▸ Verilen metin:
-*-

24 Ekim 2017 Salı

Mülteci Düşmanlığı

Ülkemizde ırkçılığın yeni hedefi, Suriyeliler. Suriye’de iç savaşın başladığı 2011 yılından bu yana ülkemize gelen Suriyelilerin sayısı resmi rakamlara göre, 2 milyon 900 bin ancak resmi olmayan sayılarla bu rakamın 3,5 milyon olduğu tahmin ediliyor. Antalya’da kayıtlı Suriyeli sayısı 400 kişi civarında ama kayıtlı olmayanların sayısının 10 bin kişi olduğu tahmin ediliyor.

Ülkelerindeki iç savaştan kaçıp ülkemize sığınan bu insanlar, başta siyasiler olmak üzere, yazılı basın, görsel ve sosyal medya üzerinden sürekli hedef gösteriliyorlar ve ırkçı saldırıların hedefi oluyorlar.  Antalya’da yaşayan Suriyeliler de bu saldırılardan ve hedef gösterilmeden nasibini alıyor.

Bunun son örneği Hürses Gazetesi ve www.haberantalya.com adlı internet sitesinde yazan Abdullah Yalçın’a ait*.  Abdullah Yalçın, Basın Yayın ve Enformasyon Genel Müdürlüğü  ile Sığınmacılar ve Göçmenlerle Dayanışma Derneğinin organize ettiği “Basın Mensupları için Göç ve Mültecilik Konularında Bilgi ve Farkındalık Projesi” kapsamında seminere katıldıktan sonra, ülkemizdeki Suriyeli Mültecilerin kalıcı olduğu algısına kapılmış ve paniklemiş.  Ardından da hemen her yerde ve sürekli duyduğumuz o veciz cümleleri kurmuş. “Kimse kusura bakmasın ama benim ülkemde evine ekmek götüremeyen yurdum insanı bile varken, göçmen ve sığınmacı adı altındaki kişiler yine benim ülkemde rahat yaşıyor. Benim askerim Suriye’de savaşırken, şehit düşerken, dalyan gibi Suriyeli gençler Konyaaltı sahilinde tatil yapıyor”

-*-

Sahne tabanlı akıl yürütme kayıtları
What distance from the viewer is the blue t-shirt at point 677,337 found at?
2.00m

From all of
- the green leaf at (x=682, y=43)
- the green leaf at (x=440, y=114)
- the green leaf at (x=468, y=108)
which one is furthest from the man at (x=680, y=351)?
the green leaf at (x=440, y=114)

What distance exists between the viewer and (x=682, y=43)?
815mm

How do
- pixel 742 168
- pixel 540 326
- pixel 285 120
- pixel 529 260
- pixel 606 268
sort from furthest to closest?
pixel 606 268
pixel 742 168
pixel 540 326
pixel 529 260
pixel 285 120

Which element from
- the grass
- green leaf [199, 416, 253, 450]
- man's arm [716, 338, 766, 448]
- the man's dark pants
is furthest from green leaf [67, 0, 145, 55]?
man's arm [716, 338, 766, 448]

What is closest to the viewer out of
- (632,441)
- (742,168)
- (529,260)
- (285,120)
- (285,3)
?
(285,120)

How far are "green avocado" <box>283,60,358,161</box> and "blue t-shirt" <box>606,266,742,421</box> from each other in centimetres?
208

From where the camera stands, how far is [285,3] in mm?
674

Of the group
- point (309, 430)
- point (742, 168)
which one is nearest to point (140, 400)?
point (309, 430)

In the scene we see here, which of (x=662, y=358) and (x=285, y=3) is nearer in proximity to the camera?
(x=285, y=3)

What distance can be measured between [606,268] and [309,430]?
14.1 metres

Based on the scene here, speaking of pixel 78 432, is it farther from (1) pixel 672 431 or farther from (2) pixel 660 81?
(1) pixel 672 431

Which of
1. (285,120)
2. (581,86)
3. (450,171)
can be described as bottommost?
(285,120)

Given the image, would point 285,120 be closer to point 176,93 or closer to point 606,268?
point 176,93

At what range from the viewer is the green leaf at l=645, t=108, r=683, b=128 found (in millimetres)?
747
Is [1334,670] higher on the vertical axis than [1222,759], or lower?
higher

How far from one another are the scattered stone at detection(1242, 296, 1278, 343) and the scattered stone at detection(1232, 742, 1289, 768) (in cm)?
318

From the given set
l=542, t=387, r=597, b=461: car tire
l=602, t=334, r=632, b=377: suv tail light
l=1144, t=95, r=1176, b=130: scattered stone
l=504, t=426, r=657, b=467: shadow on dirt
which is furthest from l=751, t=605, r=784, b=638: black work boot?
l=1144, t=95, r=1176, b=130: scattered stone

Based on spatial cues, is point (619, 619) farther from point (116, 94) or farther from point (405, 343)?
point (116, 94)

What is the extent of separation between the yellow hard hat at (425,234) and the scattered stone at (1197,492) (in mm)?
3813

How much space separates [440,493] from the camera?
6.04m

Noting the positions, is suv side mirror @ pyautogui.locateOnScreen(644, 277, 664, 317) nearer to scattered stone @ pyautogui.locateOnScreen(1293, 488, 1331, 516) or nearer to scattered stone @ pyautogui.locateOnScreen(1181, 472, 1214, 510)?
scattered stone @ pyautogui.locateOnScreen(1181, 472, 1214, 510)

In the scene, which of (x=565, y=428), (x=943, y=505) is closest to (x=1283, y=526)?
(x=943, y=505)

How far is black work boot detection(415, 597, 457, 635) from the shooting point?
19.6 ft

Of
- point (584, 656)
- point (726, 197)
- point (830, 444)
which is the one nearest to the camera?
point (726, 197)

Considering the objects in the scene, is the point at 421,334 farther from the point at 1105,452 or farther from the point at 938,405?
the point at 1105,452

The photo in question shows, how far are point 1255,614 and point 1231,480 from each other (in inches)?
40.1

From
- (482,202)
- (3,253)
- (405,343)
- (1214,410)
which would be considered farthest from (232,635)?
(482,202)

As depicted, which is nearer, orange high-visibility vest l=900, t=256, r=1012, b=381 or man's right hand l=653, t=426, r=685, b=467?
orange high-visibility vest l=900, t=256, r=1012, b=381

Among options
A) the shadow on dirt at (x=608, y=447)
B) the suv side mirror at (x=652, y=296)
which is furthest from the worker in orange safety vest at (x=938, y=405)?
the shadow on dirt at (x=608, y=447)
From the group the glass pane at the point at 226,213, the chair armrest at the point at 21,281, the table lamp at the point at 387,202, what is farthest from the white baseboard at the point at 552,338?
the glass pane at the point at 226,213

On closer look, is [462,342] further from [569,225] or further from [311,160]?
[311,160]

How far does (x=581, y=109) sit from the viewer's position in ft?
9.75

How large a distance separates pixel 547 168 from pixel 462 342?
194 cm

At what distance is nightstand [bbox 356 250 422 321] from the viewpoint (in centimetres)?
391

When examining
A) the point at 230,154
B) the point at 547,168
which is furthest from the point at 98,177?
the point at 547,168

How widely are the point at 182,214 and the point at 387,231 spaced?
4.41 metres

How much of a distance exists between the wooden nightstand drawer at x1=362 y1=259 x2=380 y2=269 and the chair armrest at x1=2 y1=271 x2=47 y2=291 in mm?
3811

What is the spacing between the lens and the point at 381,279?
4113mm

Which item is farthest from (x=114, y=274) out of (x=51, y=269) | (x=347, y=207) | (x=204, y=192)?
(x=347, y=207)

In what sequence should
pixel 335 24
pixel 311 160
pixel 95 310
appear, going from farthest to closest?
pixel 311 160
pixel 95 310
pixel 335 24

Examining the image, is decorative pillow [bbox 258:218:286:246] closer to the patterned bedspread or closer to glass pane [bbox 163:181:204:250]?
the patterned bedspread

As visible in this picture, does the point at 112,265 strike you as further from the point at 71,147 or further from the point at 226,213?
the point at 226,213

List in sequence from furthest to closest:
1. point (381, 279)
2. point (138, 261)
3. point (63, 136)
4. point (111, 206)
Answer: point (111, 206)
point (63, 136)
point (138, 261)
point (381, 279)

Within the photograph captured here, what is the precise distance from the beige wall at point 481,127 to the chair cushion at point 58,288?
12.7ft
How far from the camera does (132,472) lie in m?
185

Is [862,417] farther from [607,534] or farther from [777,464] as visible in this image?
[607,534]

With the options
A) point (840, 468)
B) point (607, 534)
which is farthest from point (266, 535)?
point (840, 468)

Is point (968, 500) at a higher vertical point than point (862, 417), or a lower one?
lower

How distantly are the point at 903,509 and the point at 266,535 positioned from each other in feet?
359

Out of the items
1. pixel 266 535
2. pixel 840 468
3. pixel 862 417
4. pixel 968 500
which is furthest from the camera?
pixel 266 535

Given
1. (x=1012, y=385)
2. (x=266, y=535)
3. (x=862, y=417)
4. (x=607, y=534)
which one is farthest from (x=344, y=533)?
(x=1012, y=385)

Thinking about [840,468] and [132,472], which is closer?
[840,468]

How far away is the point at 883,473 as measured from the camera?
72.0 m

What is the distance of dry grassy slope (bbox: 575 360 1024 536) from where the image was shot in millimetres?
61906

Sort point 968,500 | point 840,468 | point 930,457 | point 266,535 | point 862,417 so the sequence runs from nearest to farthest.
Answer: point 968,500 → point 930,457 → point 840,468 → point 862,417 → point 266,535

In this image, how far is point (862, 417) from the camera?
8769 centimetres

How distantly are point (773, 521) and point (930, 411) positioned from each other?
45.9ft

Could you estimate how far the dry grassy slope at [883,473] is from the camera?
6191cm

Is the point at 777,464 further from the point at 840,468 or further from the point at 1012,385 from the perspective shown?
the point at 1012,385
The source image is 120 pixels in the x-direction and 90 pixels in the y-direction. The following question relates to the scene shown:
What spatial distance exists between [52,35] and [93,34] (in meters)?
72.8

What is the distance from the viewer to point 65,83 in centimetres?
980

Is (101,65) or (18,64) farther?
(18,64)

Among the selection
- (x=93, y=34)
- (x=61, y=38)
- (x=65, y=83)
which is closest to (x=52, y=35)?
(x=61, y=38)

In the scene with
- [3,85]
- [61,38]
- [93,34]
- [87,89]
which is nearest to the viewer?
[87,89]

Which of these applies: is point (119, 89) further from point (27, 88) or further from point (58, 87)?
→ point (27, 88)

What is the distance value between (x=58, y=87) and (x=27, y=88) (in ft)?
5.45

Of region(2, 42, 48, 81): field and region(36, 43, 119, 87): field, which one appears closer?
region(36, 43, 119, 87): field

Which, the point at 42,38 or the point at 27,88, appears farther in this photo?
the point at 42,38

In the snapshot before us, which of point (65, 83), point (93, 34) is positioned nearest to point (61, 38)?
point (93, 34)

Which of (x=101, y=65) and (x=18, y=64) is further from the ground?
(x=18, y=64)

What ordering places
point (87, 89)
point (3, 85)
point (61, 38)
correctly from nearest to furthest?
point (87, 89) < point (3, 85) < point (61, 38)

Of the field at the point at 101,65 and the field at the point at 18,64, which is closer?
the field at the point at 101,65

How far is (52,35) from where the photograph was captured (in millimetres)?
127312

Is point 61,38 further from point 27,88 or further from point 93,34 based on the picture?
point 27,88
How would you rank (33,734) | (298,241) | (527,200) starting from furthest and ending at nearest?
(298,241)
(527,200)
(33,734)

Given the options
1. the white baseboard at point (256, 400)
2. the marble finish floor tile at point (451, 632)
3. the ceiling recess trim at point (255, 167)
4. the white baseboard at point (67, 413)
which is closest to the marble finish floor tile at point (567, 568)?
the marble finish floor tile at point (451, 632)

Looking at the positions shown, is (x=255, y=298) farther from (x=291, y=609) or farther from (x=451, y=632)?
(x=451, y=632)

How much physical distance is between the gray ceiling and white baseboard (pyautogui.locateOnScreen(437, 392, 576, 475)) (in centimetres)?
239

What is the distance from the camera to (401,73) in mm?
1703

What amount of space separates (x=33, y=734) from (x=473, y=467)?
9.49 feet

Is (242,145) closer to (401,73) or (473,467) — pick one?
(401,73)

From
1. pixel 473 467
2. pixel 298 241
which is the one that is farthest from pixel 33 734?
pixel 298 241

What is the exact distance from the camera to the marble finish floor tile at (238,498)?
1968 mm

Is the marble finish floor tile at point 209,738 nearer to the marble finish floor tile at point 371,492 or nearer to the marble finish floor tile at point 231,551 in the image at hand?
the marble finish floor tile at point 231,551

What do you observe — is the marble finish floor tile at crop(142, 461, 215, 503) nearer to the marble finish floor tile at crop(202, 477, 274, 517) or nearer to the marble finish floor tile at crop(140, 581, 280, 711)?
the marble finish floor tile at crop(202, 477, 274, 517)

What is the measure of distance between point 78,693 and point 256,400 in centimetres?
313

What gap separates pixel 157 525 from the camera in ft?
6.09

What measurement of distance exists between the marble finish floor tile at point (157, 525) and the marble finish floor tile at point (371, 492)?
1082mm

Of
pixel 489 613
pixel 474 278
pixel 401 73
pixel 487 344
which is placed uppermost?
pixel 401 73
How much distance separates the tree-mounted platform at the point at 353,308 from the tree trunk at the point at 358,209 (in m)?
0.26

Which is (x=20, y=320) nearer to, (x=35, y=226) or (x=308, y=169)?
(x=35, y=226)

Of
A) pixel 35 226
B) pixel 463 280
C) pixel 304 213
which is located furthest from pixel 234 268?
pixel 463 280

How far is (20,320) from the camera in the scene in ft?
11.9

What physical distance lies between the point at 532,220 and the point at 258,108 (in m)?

-*-

▸ Görevler ve alıştırmalar:
**1.** Aşağıdaki ifadelerin mülteci düşmanlığı yazısıyla uyuşup uyuşmadığını belirtin; her biri için evet ya da hayır deyip metindeki belirleyici sözleri olduğu gibi aktarın. (a) Antalya’da kayıtlı Suriyeli sayısı 400 kişi civarındadır. (b) Resmi rakamlara göre Türkiye’ye gelen Suriyelilerin sayısı 3,5 milyondur. (c) Abdullah Yalçın, Suriyeli mültecilerin kalıcı olduğu algısına seminere katıldıktan sonra kapılmıştır.
**2.** Mülteci düşmanlığı yazısını kaldığı yerden sürdürün.

▸ Görev sonuçları:
**1.**
(a) Evet: “Antalya’da kayıtlı Suriyeli sayısı 400 kişi civarında”
(b) Hayır: “resmi rakamlara göre, 2 milyon 900 bin ancak resmi olmayan sayılarla bu rakamın 3,5 milyon olduğu tahmin ediliyor”
(c) Evet: “seminere katıldıktan sonra, ülkemizdeki Suriyeli Mültecilerin kalıcı olduğu algısına kapılmış”

**2.**
Abdullah Bey kusura bakmasın ama ülkemizdeki işsizliğin sorumlusu Suriyeliler değil. Ülkemizde işsizlik her zaman sorundu ve bu neo-liberal politikalarla da sorun olmaya devam edecek. O sizin hedef gösterdiğiniz Suriyelilerin neredeyse tamamına yakını, kayıt dışı olarak çalıştırılıyor. Bakın çalışıyor demiyorum, çalıştırılıyor diyorum.  Bu ülkede Suriyelilerin kayıt dışı çalıştırılmasıyla övünen Bakan var. Bakın Başbakan Yardımcısı Veysi KAYNAK ne diyor; “ Türkiye, 3 milyon insanı beşeri sermaye olarak görmelidir. Birçok ilde Suriyeliler olmazsa, düz işçilik yapan yok. Suriyeliler olmazsa, fabrikalarımız durur.” 

Peki, Suriyeli işçilerin hangi şartlarda çalıştığını biliyor musunuz?  Çoğu zaten çalışmak istese de çalışamıyor, çalışan da kayıt dışı olarak çalıştırılıyor, çalışma saatleri yasal çalışma saatlerinin çok üzerinde. Hele mevsimlik işçi olarak çalışanların çalışma koşulları daha da kötü. Günde 11-12 saat çalışan mevsimlik işçiler, 20-40 TL arası ücret alıyorlar.  Suriyelilerin emeği bu şekilde sömürülüyor ve birde iş bulamayan vatandaşlarımıza “işsizliğin asıl sebebi” olarak gösterilerek, hedef haline getiriliyorlar. Ve Abdullah YALÇIN, bunu rahat yaşamak olarak adlandırıyor. Böylece Suriyeli emekçilere karşı kışkırtılan halkımız, işsizliğin asıl sorumlularını göremiyor. Onlara yöneltmesi gereken hıncını, Suriyelilerden çıkarıyorlar.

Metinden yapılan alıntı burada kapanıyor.